I have some large bam files (~100GB), from which I would like to extract fastq sequences. Of course the most straightforward way is to directly apply softwares like bam2fastq. However, in order to speed up, I tried to split the large bam files (sorted according to coordinate but not read name) chromosome by chromosome, and would extract based on each bam file.
Then I realized, this will miss those read paires which map to different chromosomes. So I'm just confused any optimized way to split bam files first and then extract for each of bam, so that to improve speed? thx
Edit: Is there any bam split tools, which can evenly split bam into, say 10 parts?
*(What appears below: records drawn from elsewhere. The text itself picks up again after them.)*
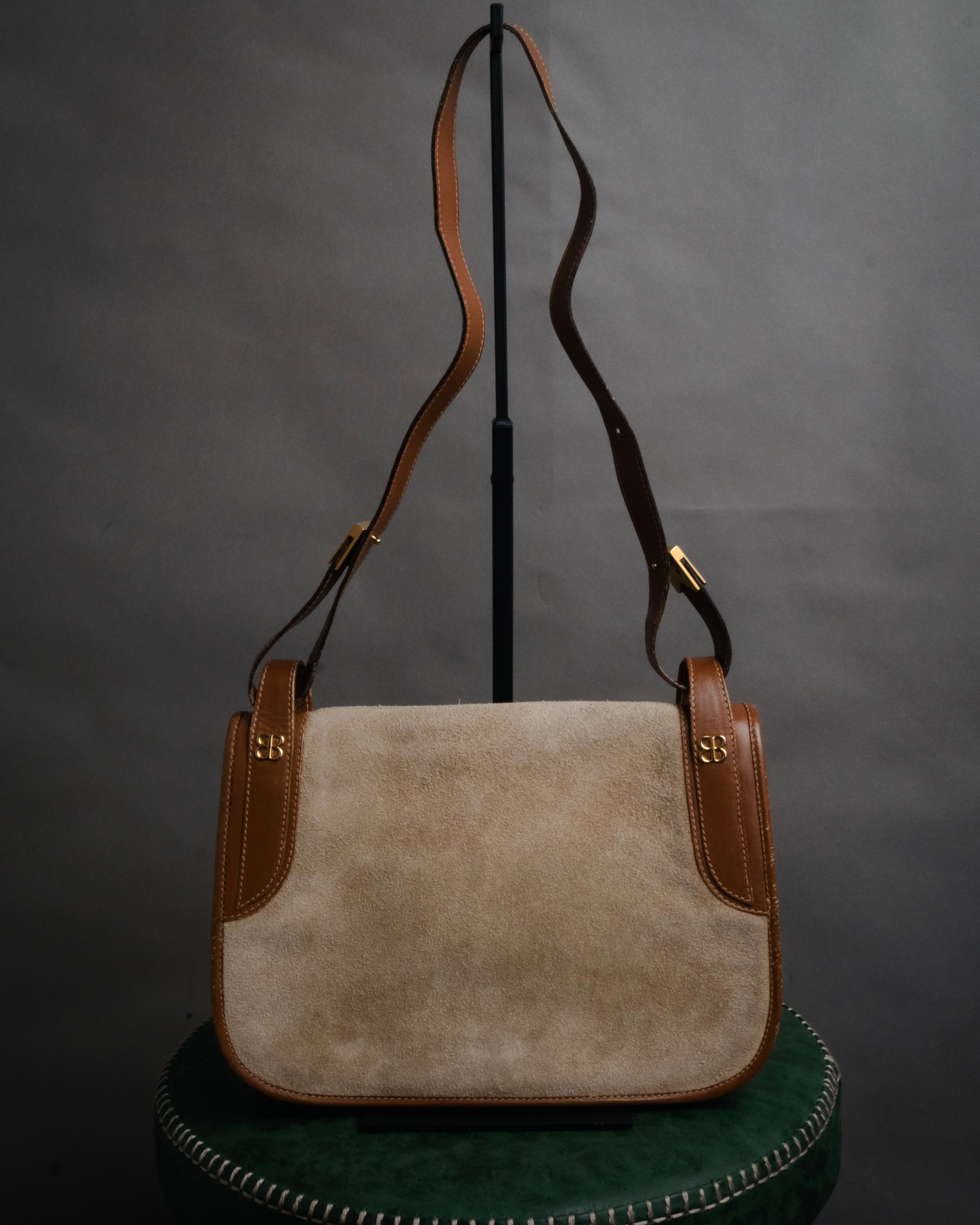 “BALENCIAGA” 70’s-80’s Suede accordion shoulder bag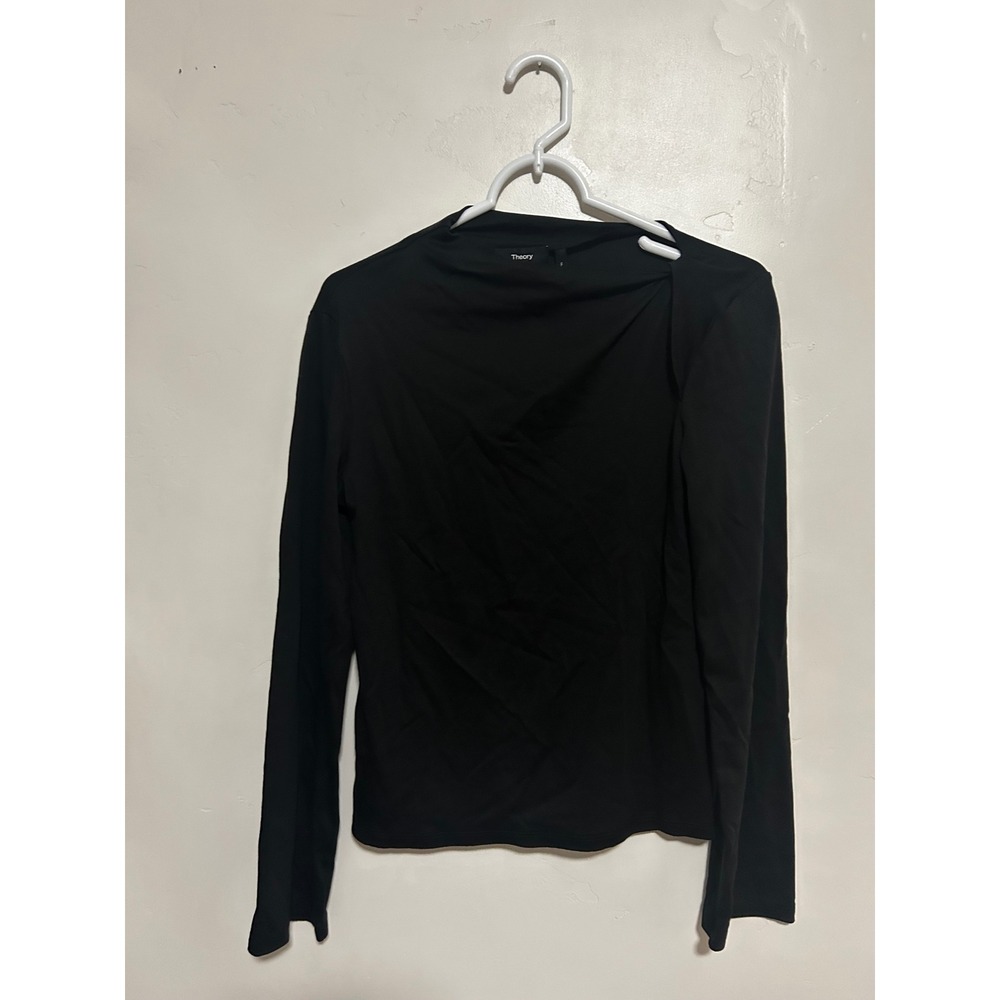 Theory Womens Black Long Sleeve Asymmetrical Twist Shoulder Jersey Top Size M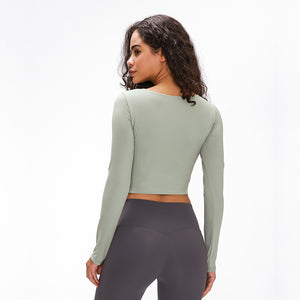MAYLIFY Long Sleeve Crop Tops for Women Workout Seamless padded Crop T Shirt Top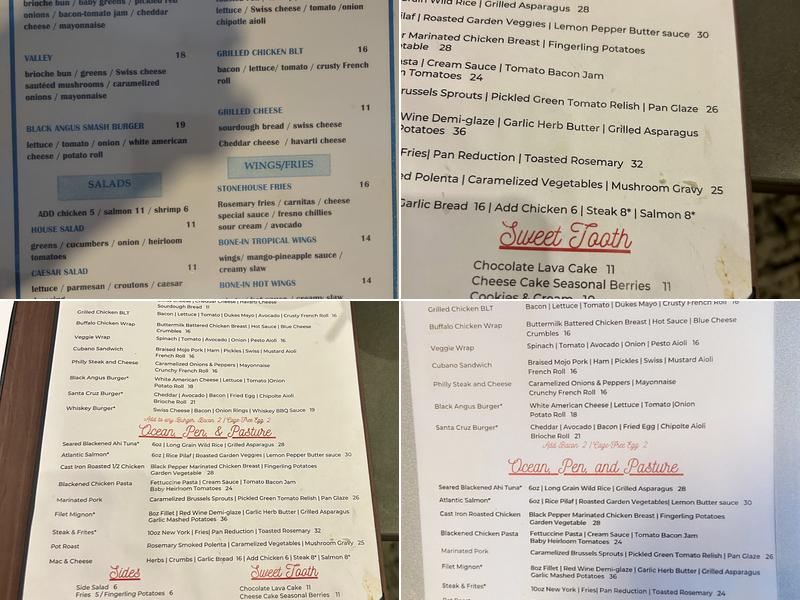 Stonehouse Bar & Grill Menu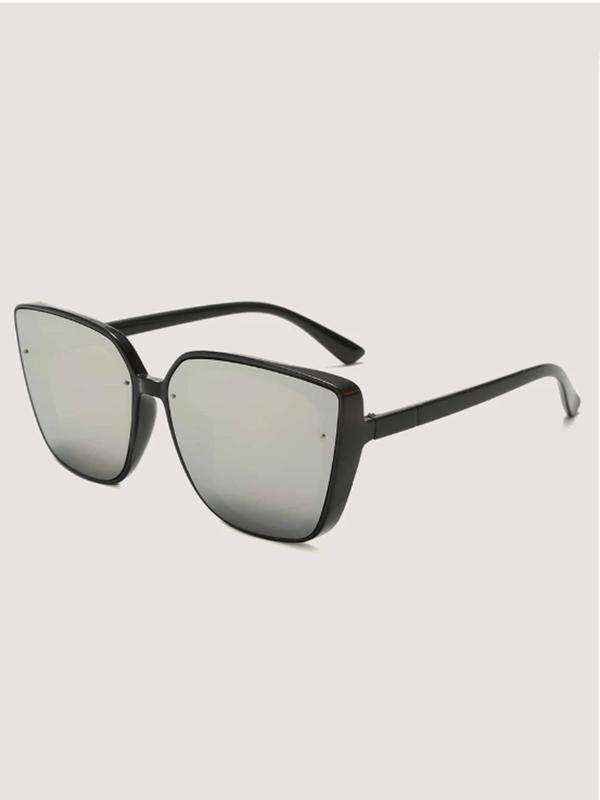 Unisex Simple Style Square Frame Sunglasses, Trendy Casual Sunglasses for Everyday Use, Fashion Accessories for Outdoor Activities
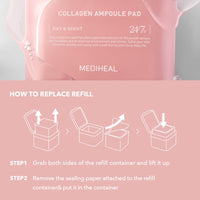 Thumbnail for (Only Refill) Mediheal Collagen Ampoule Pad (100 Pads) - Cotton Facial Toner Pads for Skin Firming & Restore Elasticity - Vegan Eco Silk Pad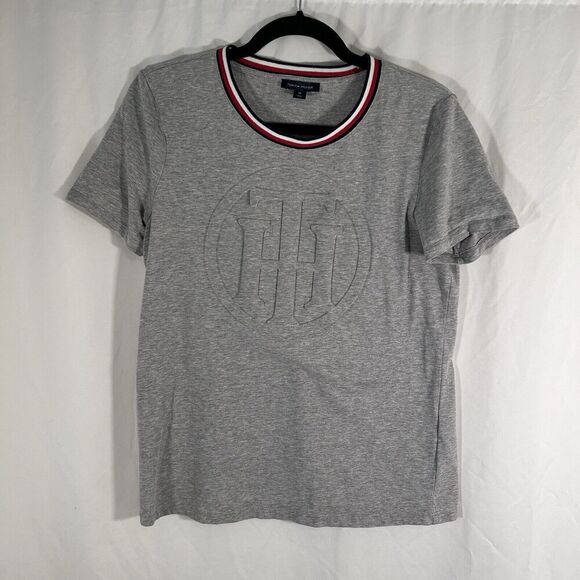 Tommy Hilfiger Shirt Women's Medium Grey Raised Letters Short Sleeve Crew Neck - Picture 1 of 7
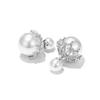 Brincos de Pérola Elegantes de Celebridade Dupla Face para Mulheres Luxo Leve Design de Nicho Sensação de Alto Padrão Diário Versátil Brincos Elegantes Brincos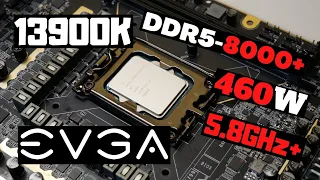 Intel Core i9 13900K Overclocking to 5.8GHz & Hynix A-die DDR5 to 8000MHz+ on EVGA Z790 DARK KINGPIN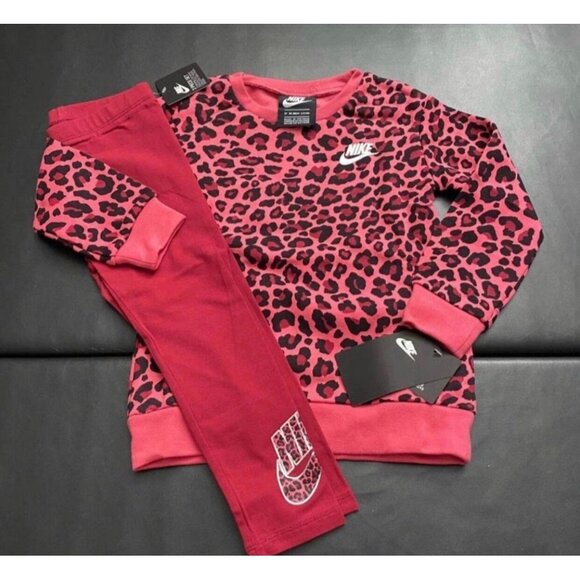 NWT Nike Leopard Print Sweater & Leggings Set Baby Girls Size 24M - Picture 1 of 3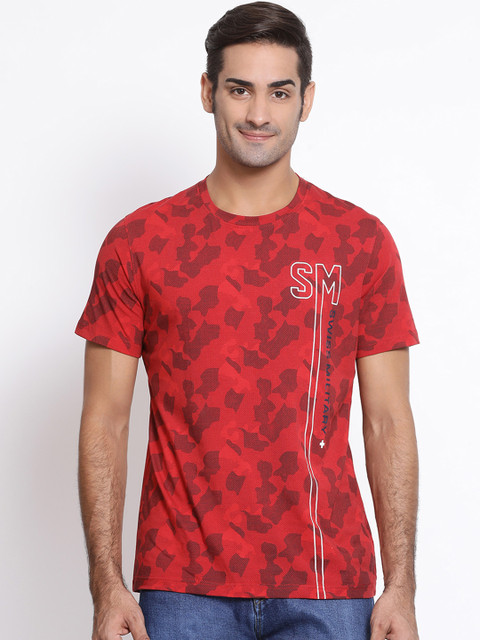 

SWISS MILITARY Men Red Slim Fit Printed Round Neck T-shirt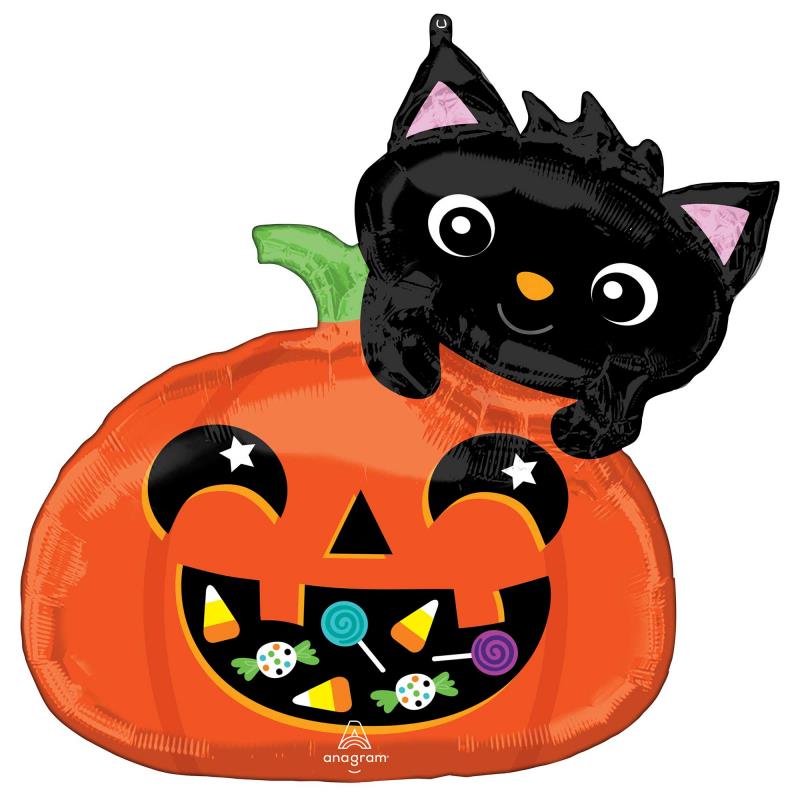 SuperShape XL Cat Candy Pumpkin Foil Balloon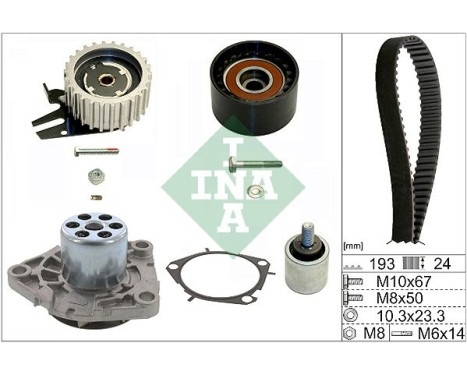 Pompe à eau + kit de courroie de distribution 530061930 Ina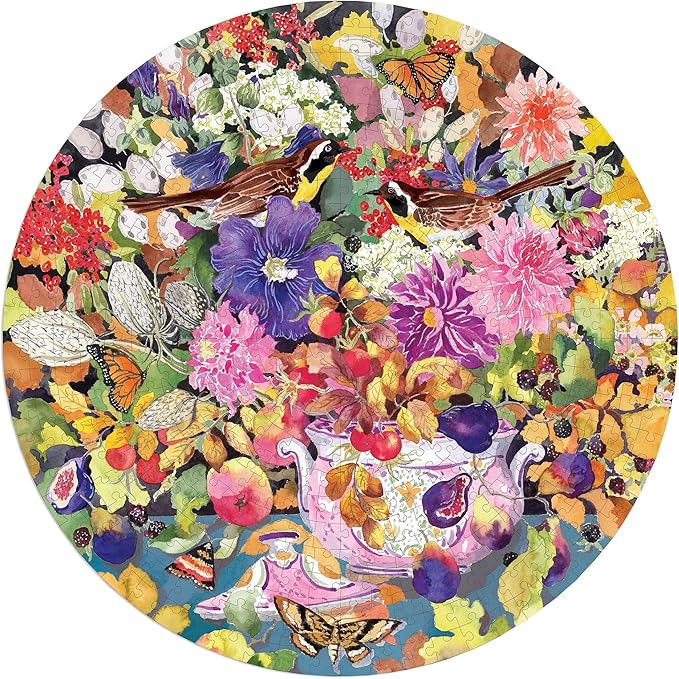 eeBoo 500 Piece Puzzle - Autumn Bouquet Jigsaw Puzzle for Adults, Circular with 23" Diameter Made with Recycled Board & Vegetable-Based Ink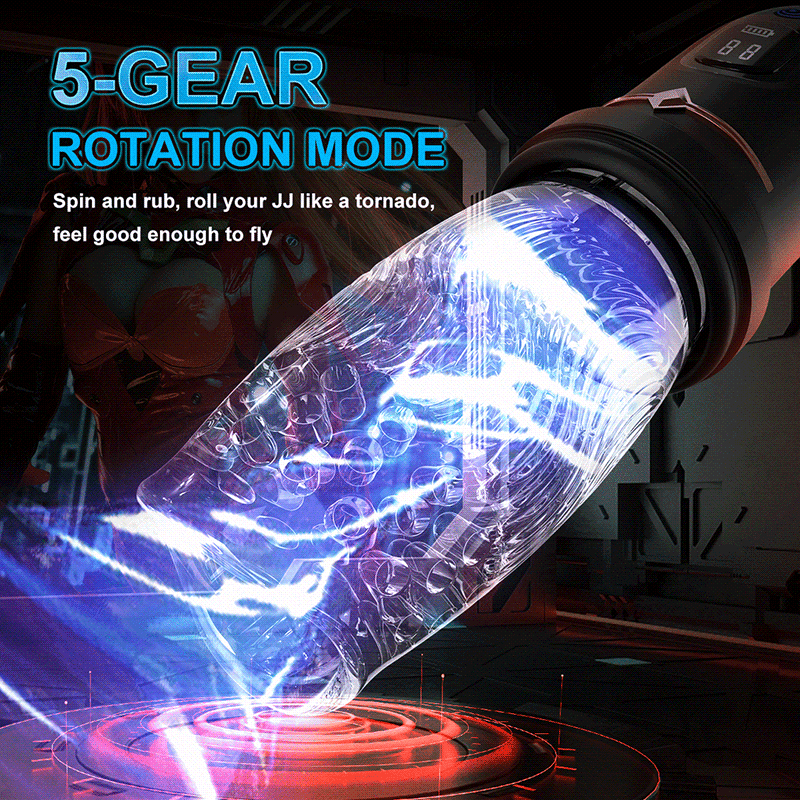 5 Telescopic Rotation 10 Vibration LED Digital Display Male Stroker — product image 3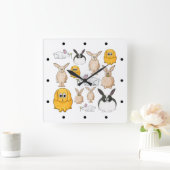 Kaninchen. Quadratische Wanduhr (Zuhause)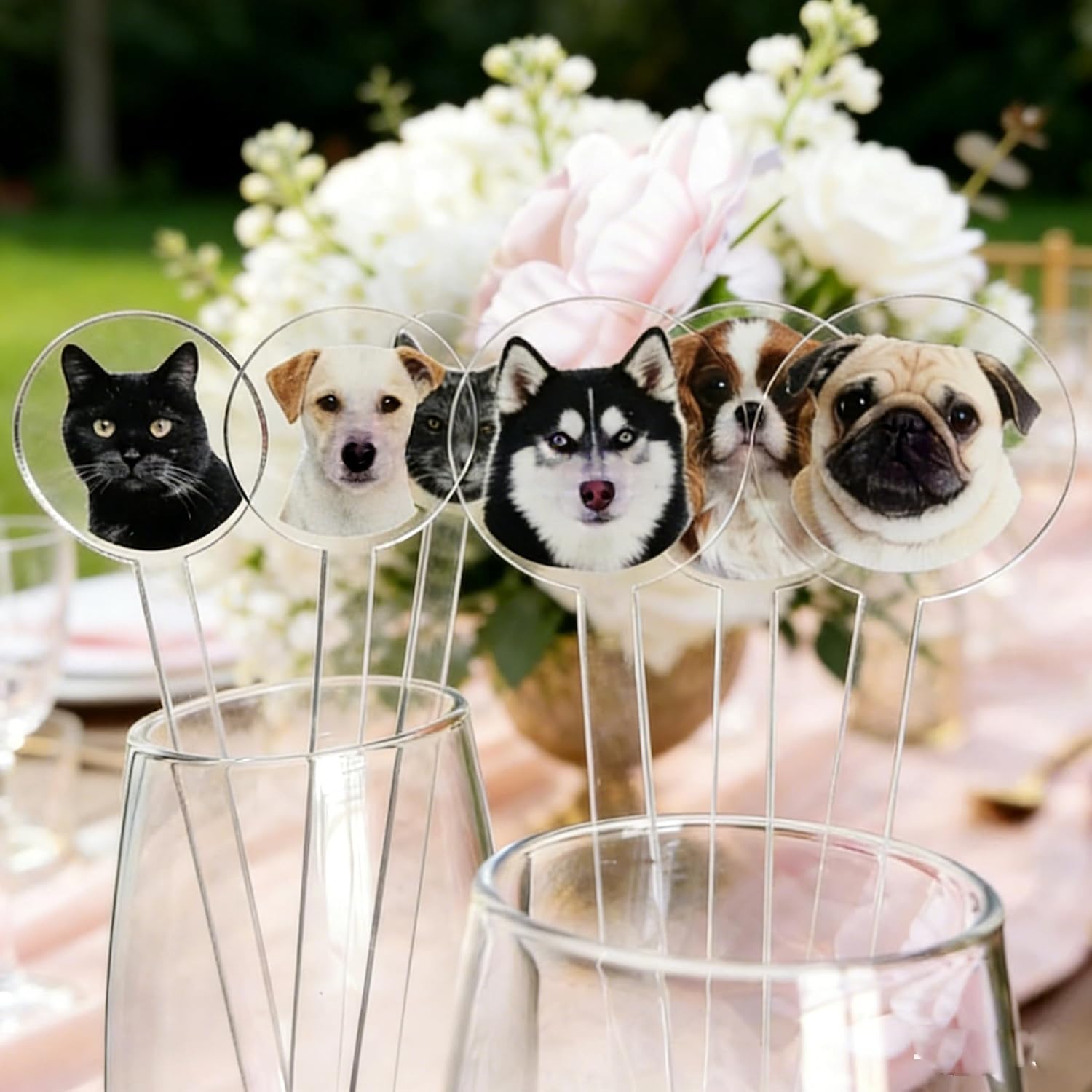 Personalized UV Wedding Pet Stir Sticks, Print Double-Sided Dog Stir Stick, Watercolor Acrylic Cocktail Stirrers, Wedding Swizzle,Wedding Drink Stirrers Available in sizes 15cm and 18cm image 4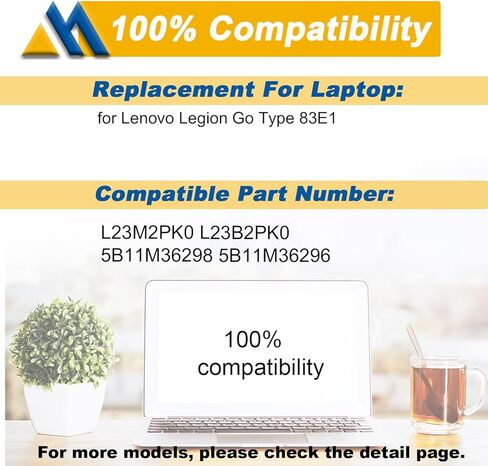 استبدال بطارية الكمبيوتر المحمول L23M2PK0 لجهاز Lenovo Legion Go Type 83E1 (مقبض قابل للفصل) سلسلة ألعاب الكمبيوتر المحمولة L23B2PK0 5B11M36298 5B11M36296 7.82V 81Wh 10360mAh in Kuwait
To better explain my question:
If I split my bam file by chromosome, say extract chr1 alignments from test.bam, which is named: test_1.bam
$ /share/bin/samtools-0.1.16/samtools view test_1.bam |wc -l
131168
Then if I tried to extract fastq from test_1.bam
$ bam2fastq -o test_%#_sequence.txt test_1.bam -f
This looks like paired data from lane 1.
Output will be in test_1_1_sequence.txt and test_1_2_sequence.txt
131168 sequences in the BAM file
131168 sequences exported
WARNING: 3348 reads could not be matched to a mate and were not exported
Obviously, 3348 reads are NOT extracted, this is because test_1.bam only include any read mapping to chr1; and for those unmapped reads, it's highly likely that only one end maps to chr1. And bam2fastq will only extract paired-end reads, exluding those orphans.
So I would say, splitting BAM based on name/# of reads seem the only way out. I may need to sort bam according to read name.
but I know, thanks. But how can I quickly split my bam already sorted by read name?